Village Physiotherapy and Rehabilitation Shellharbour

Forgotten Knee Mechanics

Knee mechanics are more complex than you think. As much as they appear to be a hinge joint that flexes and extends, most people don’t realise that the knee rotates. 

Look at your sore knee and look at your good knee. If you straighten all the way out, can your good knee go further? 

Full extension into a lockout position is a normal and natural movement of the knee and is an energy conservation position for your quadricep muscles. This is called “terminal extension”. For terminal extension to occur the tibia needs to externally rotate in relation to the femur. Rotation is often lost as a result of arthritis, joint stiffness or even more simply a muscle spasm in a small muscle in the posterior knee called popliteus. The role of popliteus is to control the rotation of knee.
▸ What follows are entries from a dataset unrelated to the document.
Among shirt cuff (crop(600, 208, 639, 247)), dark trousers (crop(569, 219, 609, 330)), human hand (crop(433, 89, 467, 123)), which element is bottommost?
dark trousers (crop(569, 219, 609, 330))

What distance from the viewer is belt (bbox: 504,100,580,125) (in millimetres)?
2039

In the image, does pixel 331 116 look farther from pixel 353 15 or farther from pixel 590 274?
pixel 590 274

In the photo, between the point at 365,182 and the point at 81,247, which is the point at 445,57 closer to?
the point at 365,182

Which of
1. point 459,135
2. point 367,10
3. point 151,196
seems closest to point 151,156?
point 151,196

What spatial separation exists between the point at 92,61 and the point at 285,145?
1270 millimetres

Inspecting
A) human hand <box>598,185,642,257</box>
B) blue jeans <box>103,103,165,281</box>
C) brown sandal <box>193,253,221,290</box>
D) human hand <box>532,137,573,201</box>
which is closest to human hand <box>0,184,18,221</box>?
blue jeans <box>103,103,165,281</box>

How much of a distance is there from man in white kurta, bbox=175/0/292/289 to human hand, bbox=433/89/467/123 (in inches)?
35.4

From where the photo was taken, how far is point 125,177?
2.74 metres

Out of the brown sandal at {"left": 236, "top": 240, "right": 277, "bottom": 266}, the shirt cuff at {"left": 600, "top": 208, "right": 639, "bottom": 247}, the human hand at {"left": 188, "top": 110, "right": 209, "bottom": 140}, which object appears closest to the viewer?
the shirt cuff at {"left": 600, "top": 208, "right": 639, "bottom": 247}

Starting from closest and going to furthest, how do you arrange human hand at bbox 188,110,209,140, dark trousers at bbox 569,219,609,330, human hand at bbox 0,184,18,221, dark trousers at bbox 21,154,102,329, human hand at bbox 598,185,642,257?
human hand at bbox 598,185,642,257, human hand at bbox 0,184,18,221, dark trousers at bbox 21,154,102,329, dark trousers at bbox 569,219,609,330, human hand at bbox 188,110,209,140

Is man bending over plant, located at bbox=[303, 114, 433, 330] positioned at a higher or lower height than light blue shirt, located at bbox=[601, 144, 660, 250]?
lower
Popliteus lengthens to allow terminal extension and contracts to unlock a terminal knee allowing the knee to bend. 

Decreased knee rotation can present in a number of ways:
Knee Mechanics
  • Pain in the medial knee joint 
  • Patellofemoral joint pain 
  • Posterior knee pain 
  • Occasional collapsing or buckling knee that is frightening but may not be painful.
  • Loss of knee range in either direction (usually a small change in knee extension and a more noticeable change in flexion, though issues with full knee extension can be more problematic). 

The reality of this issue is sometimes the knee is too far gone. Prolonged poor knee mechanics leads to joint degeneration (hence the large volume of total knee replacements every year). However, if you address it early and prevent excessive joint wearing, this is a very treatable condition. 

A physiotherapist can help by:
  • Releasing the popliteus muscle and help educate you on how to do so safely yourself. A necessary measure as the muscle is in a particularly sensitive area. 
  • Mobilising your knee to encourage synovial fluid production and passive knee rotation in a stiff/arthritic knee
  • Demonstrate active range of motion exercises to encourage better active knee rotation
  • Provide you with resistance exercises to strengthen and learn to better activate popliteus
  • Educate you on how to better identify when you knee is starting to stiffen again and how to use the strategies listed above to manage your knee as this does often recur

Warning: Although a subtle rotation of the knee joint is normal, you should NOT attempt to twist and your knee aggressively or force rotation underload as most knee injuries in sport occur due to a twisting mechanism. Please ask your therapist and try to better understand the role and timing of knee rotation if your think this can help you.  

A terminal knee extension myth

A common misconception is that you should avoid locking your knees. This is good advice that has been misinterpreted. You are allowed to lock out and in fact this is normal. Where locking out your knees should be avoided is during heavy gym exercises such as leg press where the knee is at risk of injury into the hyperextended position (we have all heard the horror stories).